Blocking in is the stage I am in with my current work-in-progress, not its title. This is to be my ninth novel and the twelfth book overall. When I came up with the initial sketch (the first plot outline) I’d envisioned this as literary fiction. However, to do justice to what I wanted to say in the story, it would have needed to have taken place in an alternate 20th century timeline, since I didn’t want to have to deal with the rampant racism and sexism that polluted that epoch. I’ve done that before, most notably in The Stubborn Life of Jesse Ed McKinney, but I didn’t want to do so here, for some reason. It might be because I’d come up with over a dozen worlds for my last book, and I hated to waste them, or it might have been that I prefer reading sci-fi right now. In either case, my final draft has switched the story to take place on another world, although no other elements of the book change in any substantive way.
Racial politics exist, and whether those races are defined by the same species is irrelevant. I can create a fictional town on another planet as easily as I can imagine one in Iowa or New Hampshire. So, literary science fiction it is. Let’s see how it turns out. I made a start, which just like the blocking-in stage in painting, is quick, ugly, and certain to change significantly as more layers are added. I thought it would be interesting to post here, so I can come back and laugh at it later, after I’ve painted over all of the rough spots.

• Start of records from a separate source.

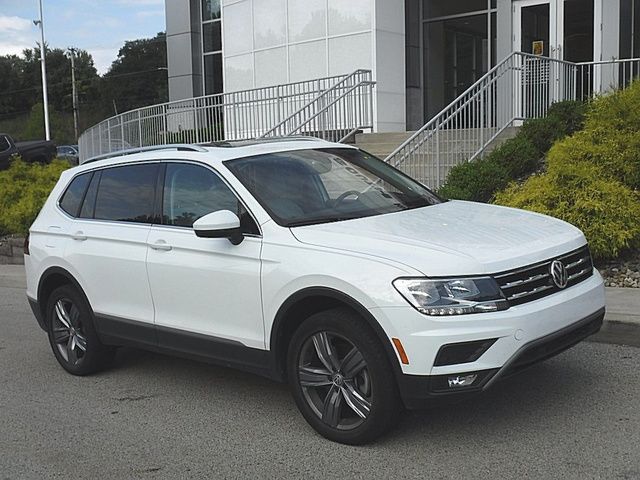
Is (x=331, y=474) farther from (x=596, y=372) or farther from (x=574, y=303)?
(x=596, y=372)

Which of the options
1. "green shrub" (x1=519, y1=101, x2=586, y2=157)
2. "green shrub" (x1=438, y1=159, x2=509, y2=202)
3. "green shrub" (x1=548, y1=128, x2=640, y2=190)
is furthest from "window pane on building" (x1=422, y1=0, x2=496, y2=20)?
"green shrub" (x1=548, y1=128, x2=640, y2=190)

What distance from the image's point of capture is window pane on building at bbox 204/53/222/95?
2725 cm

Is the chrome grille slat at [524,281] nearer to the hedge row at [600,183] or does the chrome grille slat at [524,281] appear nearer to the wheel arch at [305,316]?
the wheel arch at [305,316]

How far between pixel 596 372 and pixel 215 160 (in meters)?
3.14

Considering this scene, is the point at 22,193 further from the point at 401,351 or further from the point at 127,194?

Want to hear it? here it go.
Until I was fourteen years of age, the single-minded focus of my life had been following in my parent’s footsteps, preparing myself for the day when, as father was wont to say, my desires would be the servants of my will. Then, on the occasion of my fifteenth birthday, covered in my own blood and that of the feral fong beast I had barely battled to its death, I learned that real desire could be subservient to no man’s will. That night, with the wind’s shrill caresses causing the large tree that overlooked my bedroom to tremble and its leaves to fall in a final death-rattle to the soil, with lightning painting the sky and sweat drenching my brow, I became a man, beckoned therein by the touch of my dearest aunt, whom we called Mara. No one’s will could have been strong enough to resist that call, I reckon. Mara’s name meant sorrow, and to that point, it had suited her perfectly. She changed after that night, as did I, thought in ways neither of us could have predicted. I fear I am making little sense; this is my first attempt at writing my story … our story. Perhaps I should start at the beginning and not in its middle.